#### [REQUIREMENT]
With the exception of the pictures, transcribe the entire listing exactly.
DATA PROVIDED: Begin
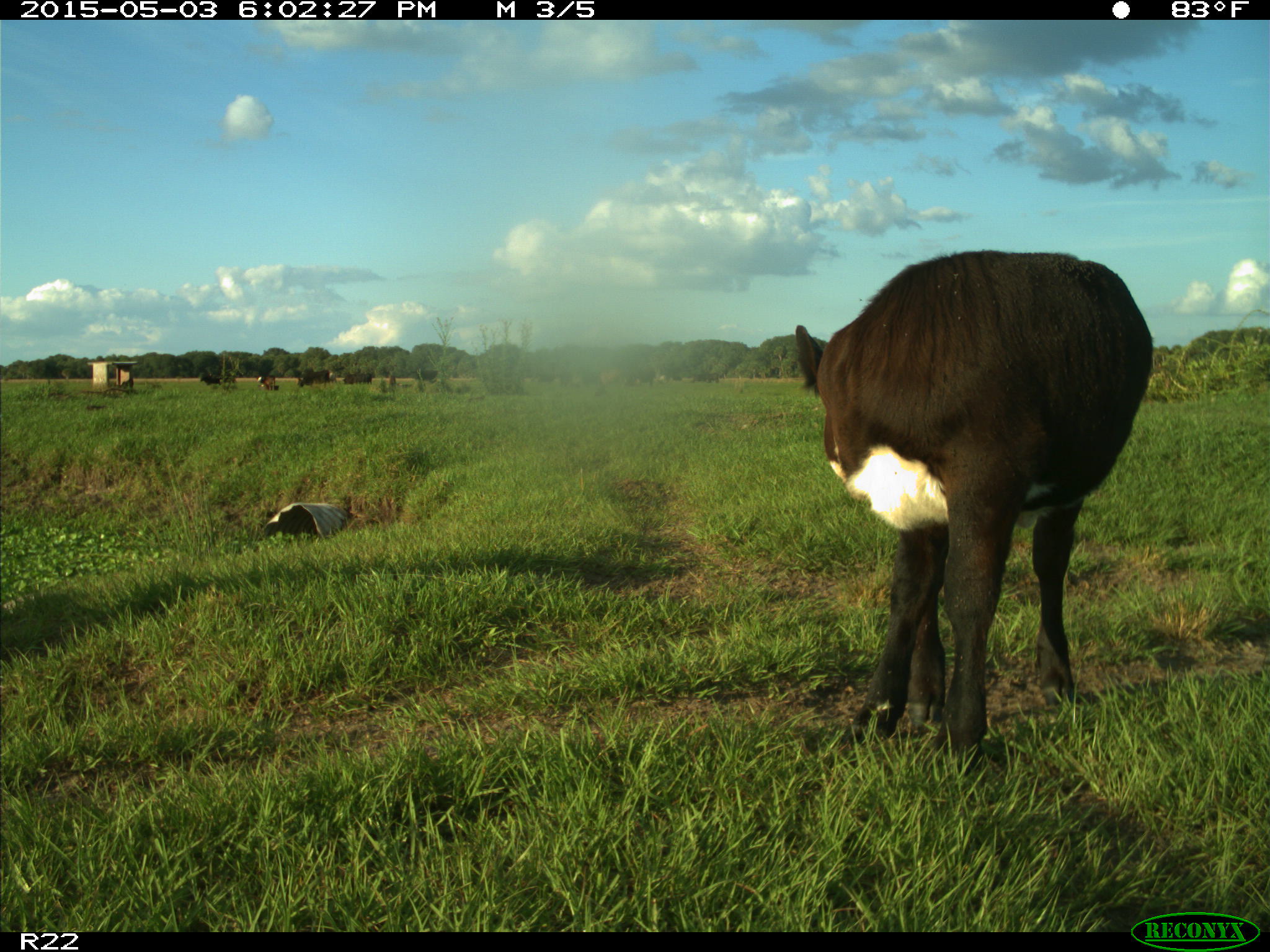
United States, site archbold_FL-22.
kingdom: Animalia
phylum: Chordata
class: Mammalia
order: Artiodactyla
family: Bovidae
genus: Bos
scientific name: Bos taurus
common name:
DATA PROVIDED: End
#### [SOLUTION TO THIS EXERCISE]
United States, site archbold_FL-22.
kingdom: Animalia
phylum: Chordata
class: Mammalia
order: Artiodactyla
family: Bovidae
genus: Bos
scientific name: Bos taurus
common name:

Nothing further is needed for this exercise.